Handling the definition of a struct type will require a somewhat specific approach, which is described here. (This is a guide to implementing the SemanticAnalysis::visit_struct_type_definition member function.)

To start with, an instance of StructType should be created, and immediately entered into the current symbol table. This code could look something like the following:

std::string name = /* the name of the struct type */;
std::shared_ptr<Type> struct_type(new StructType(name));

m_cur_symtab->define(SymbolTableKind::TYPE, "struct " + name, struct_type);

The reason that the struct type will need to be entered into the symbol table of the current scope immediately is that struct types can refer to themselves when defining a recursive data type, such as a linked list node:

struct Node {
  int data;
  struct Node *next;
};

In the example above, the base type of the next member is pointer to struct Node, so for this declaration to be legal, that type must already exist in the symbol table for the enclosing scope.

Your semantic analyzer will need to treat the body of a struct type as being a scope containing variable definitions, where the variable definitions are the members (fields) of the struct type.
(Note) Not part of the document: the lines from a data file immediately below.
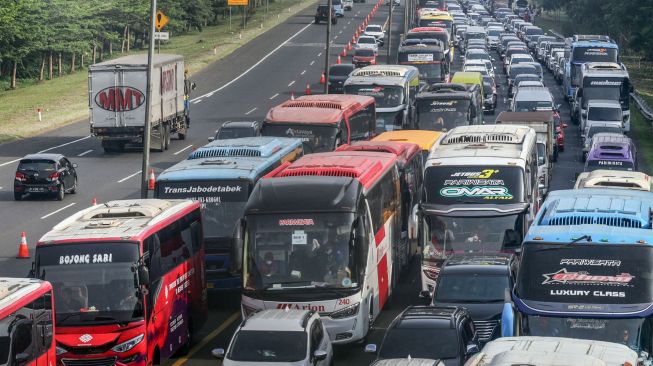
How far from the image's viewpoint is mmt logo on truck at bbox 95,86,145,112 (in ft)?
166

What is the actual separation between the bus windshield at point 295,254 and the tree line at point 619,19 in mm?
63230

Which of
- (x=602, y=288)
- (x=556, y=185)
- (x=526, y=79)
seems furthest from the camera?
(x=526, y=79)

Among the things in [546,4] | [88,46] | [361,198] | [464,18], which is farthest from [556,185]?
[546,4]

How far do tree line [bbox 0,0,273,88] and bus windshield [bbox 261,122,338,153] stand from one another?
53460 millimetres

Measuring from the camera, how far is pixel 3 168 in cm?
5025

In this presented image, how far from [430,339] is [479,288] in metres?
4.17

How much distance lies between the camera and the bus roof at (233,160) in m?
27.9

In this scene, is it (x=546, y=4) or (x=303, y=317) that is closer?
(x=303, y=317)

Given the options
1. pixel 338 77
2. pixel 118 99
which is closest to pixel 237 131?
pixel 118 99

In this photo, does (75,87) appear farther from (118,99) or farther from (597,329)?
(597,329)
This should be very similar to how a statement list is handled.

Once all of the members have been processed, you can use the add_member member function to add a Member to the instance of StructType representing each field. Once that is done, the representation of the struct type is complete.

Note that it is important to make sure that the names of struct types don’t conflict with the names of variables and functions. Prepending “struct ” to the name recorded in the symbol table entry (as shown above) is a simple way to accomplish this, and is also the approach that is expected by the public tests.

LiteralValue

The LiteralValue class (defined in literal_value.h and literal_value.cpp) is intended to help the compiler

decode the lexemes of literal values (integers, characters, and strings)
represent literal values

One place where you may find LiteralValue to be useful is in determining the size of an array when the semantic analyzer sees an array declarator. When later on you implement code generation, LiteralValue will likely be useful for representing integer, character, and string constant values.

Operators

C has a fairly large number of operators. To reduce the complexity of the compiler project sequence, the test cases will only use the following operators:

Arithmetic with two operands: +, -, *, /, %
Unary arithmetic: -
Pointer and address operations: * (dereference) and & (address-of)
Struct member access: . and ->
Relational operators: <, <=, >, >=, ==, !=
Logic with two operands: &&, ||
Unary logic: ! (not)
Assignment: =
Array subscript (i.e., a[i] where a is an array or pointer, and i is an integer element index)

You will explicitly not need to support bitwise operators, compound assignment (+= and similar), or increment/decrement (++ and --).

C semantic rules

Note that the slides for Lecture 11 are a very good overview of the semantic rules your semantic analyzer is expected to check.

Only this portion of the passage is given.